--- Start RECORDS FOR THIS TASK ---

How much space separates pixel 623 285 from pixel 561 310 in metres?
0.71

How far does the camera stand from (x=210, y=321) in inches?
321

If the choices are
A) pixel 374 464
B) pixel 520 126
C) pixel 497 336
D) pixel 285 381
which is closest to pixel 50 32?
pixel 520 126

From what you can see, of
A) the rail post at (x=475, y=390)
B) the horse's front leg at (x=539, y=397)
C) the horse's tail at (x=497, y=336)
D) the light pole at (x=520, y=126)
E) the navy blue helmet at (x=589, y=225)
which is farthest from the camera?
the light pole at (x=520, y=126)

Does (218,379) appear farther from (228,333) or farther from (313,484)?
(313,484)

--- End RECORDS FOR THIS TASK ---

GOAL: Swap every "camera" in the data above for "viewer", leaving everything else unchanged.

ANSWER TO THIS EXERCISE:
How much space separates pixel 623 285 from pixel 561 310 in metres?
0.71

How far does the viewer stand from (x=210, y=321) in inches?
321

If the choices are
A) pixel 374 464
B) pixel 520 126
C) pixel 497 336
D) pixel 285 381
which is closest to pixel 50 32?
pixel 520 126

From what you can see, of
A) the rail post at (x=475, y=390)
B) the horse's front leg at (x=539, y=397)
C) the horse's tail at (x=497, y=336)
D) the light pole at (x=520, y=126)
E) the navy blue helmet at (x=589, y=225)
which is farthest from the viewer?
the light pole at (x=520, y=126)

Does (218,379) appear farther from (228,333) or farther from (313,484)?
(313,484)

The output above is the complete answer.